Step away from the hoo hah about Google’s addition of communication functions to its services. Expected and old news. A more interesting twist in terms of search was the CNN story “Pope: We Should Have Googled Holocaust Bishop” here. The angle for the story was, according to CNN:

The Pope has admitted making mistakes over the lifting of the excommunication of a Holocaust-denying bishop, saying the church will make much greater use of the Internet in the future to help avoid such controversies… “I have been told that consulting the information available on the Internet would have made it possible to perceive the problem early on.”

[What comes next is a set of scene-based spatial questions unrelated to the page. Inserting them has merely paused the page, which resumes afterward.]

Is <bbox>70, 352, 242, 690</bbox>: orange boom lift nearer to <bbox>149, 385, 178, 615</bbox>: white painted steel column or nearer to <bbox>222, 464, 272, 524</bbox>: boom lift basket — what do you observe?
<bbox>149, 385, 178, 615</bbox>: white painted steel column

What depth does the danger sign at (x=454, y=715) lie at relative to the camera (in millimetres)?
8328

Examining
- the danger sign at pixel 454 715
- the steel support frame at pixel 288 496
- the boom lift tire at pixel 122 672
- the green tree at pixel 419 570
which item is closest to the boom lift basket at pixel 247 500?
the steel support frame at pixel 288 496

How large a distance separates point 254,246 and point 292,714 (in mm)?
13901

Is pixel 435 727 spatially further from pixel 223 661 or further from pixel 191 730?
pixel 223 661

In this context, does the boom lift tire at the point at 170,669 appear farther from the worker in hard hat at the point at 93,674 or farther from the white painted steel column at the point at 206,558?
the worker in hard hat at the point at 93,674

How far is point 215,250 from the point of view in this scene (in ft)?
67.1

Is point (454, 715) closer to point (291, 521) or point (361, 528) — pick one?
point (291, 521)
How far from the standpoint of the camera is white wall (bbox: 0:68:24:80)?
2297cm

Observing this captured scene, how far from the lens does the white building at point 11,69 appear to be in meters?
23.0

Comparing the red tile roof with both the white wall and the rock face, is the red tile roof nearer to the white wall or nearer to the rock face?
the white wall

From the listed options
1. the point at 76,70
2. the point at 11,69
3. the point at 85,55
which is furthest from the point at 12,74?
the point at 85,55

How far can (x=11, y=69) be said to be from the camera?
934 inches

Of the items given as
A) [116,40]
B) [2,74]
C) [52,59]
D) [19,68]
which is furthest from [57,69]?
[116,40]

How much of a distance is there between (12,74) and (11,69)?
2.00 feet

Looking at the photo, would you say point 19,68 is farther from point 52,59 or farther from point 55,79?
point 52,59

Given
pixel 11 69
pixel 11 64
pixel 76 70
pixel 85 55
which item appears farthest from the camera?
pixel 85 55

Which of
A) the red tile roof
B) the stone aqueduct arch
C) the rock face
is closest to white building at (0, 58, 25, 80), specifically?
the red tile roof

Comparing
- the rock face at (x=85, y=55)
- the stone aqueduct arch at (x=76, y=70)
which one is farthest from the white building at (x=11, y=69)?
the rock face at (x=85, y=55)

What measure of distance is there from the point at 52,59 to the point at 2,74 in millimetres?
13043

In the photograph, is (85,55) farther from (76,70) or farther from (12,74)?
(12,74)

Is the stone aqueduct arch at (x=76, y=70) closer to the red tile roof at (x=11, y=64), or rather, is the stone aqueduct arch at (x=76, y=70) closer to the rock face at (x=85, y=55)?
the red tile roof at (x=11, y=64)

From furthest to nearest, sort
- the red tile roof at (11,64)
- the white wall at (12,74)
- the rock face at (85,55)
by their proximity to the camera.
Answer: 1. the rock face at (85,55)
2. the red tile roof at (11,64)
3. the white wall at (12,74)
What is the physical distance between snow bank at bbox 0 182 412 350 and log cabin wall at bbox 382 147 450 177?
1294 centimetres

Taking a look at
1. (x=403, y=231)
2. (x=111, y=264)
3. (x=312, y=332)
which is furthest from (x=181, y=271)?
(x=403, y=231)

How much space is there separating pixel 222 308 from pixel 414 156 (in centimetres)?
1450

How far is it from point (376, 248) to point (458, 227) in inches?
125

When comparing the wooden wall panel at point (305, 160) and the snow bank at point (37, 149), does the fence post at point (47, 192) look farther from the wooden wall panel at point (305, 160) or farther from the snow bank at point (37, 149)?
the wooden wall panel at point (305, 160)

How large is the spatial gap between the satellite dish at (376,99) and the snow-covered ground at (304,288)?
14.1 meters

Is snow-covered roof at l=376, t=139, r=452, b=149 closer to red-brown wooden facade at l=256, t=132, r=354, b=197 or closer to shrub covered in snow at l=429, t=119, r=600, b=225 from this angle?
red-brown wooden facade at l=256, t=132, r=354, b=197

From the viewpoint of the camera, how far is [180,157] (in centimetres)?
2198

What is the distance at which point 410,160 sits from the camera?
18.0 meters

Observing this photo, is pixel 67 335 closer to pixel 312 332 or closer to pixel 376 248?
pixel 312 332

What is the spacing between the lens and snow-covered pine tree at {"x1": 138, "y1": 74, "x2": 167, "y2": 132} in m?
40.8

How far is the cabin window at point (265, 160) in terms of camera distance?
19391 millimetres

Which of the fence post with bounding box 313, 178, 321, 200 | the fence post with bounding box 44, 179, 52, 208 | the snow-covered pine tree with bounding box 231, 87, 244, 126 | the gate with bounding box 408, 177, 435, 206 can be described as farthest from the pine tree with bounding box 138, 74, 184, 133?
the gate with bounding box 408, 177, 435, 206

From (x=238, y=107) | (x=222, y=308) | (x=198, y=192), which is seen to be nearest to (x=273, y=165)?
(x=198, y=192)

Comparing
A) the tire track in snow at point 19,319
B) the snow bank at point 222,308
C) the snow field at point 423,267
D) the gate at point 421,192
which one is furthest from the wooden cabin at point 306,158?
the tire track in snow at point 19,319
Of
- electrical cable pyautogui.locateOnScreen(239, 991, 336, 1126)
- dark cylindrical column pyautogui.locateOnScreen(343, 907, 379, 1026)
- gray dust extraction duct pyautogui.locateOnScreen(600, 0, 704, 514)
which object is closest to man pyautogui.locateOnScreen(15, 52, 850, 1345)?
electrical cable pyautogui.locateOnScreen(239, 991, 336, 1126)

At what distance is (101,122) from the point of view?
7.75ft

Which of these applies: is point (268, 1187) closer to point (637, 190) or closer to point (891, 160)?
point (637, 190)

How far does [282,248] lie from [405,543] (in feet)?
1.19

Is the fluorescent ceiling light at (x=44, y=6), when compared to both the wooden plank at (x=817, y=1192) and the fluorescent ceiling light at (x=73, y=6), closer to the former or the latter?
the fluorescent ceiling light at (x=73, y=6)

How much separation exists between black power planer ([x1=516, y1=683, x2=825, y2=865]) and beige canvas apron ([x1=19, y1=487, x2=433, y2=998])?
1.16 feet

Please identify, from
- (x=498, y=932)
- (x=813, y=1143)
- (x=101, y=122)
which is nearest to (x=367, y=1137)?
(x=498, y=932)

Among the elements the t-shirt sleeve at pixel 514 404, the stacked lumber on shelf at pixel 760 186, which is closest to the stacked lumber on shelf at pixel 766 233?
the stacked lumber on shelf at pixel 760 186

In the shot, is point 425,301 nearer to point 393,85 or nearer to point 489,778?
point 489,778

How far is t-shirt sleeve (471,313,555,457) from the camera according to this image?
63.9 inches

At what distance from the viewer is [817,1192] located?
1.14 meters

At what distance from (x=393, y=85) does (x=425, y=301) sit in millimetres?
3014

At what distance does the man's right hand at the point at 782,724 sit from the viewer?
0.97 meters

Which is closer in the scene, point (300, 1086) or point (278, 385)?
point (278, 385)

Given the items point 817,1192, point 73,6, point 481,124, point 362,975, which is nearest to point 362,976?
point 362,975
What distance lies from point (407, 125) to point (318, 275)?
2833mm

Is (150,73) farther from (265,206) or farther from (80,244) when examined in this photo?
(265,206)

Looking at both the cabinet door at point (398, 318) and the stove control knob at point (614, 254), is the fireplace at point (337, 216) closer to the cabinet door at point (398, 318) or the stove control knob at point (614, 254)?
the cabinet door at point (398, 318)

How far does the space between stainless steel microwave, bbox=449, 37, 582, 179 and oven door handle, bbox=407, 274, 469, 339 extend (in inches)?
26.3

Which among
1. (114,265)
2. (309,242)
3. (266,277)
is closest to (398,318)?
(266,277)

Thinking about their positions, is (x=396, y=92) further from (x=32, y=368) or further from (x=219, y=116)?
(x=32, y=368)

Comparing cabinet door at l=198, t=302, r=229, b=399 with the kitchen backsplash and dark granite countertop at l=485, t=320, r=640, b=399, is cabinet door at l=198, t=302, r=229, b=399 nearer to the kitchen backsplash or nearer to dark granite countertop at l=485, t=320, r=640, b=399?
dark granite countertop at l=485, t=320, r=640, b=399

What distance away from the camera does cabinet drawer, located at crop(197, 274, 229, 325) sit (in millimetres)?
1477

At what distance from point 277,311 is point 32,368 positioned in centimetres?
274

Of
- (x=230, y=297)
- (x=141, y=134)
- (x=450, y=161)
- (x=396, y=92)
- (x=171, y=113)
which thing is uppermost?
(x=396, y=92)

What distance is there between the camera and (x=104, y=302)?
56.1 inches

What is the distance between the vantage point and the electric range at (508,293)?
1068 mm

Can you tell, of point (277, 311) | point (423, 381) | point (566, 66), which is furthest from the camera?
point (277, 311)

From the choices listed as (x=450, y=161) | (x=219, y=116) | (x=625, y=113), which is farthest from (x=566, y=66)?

Why’s this important? Information in the Google data management systems makes it possible to perform a crude, but useful, type of reputation analysis. Now envision a world in which voice to text, email, and Web content can be queried. The Pope understands that aggregated data is more useful than what one might hear from a single source or two. Why? Data have value when there are numerous points to analyze.

Will traditional Web search systems deliver what’s needed? No. Google has invested in technology that can add two new types of queries to its arsenal of tricks. I don’t know if Google will make these publicly available, but with Google gathering data from multiple input nodes, it is more important to move beyond the simple keyword and concept search. Not even semantics can do the job. Google has invested in queries that deliver a certainty score (how likely a data point is to be accurate) and lineage (where a data point comes from). Add these two much needed types of queries to Google’s arsenal of information and methods and you have human resources research tool that leapfrogs other systems’ capabilities.

The Pope gets it. I wonder how many others can look beyond obvious extensions of Google’s as is technology to the new frontiers. Kudos to the Pope. Not so much praise for the recycling of the Grand Central and other comms functions.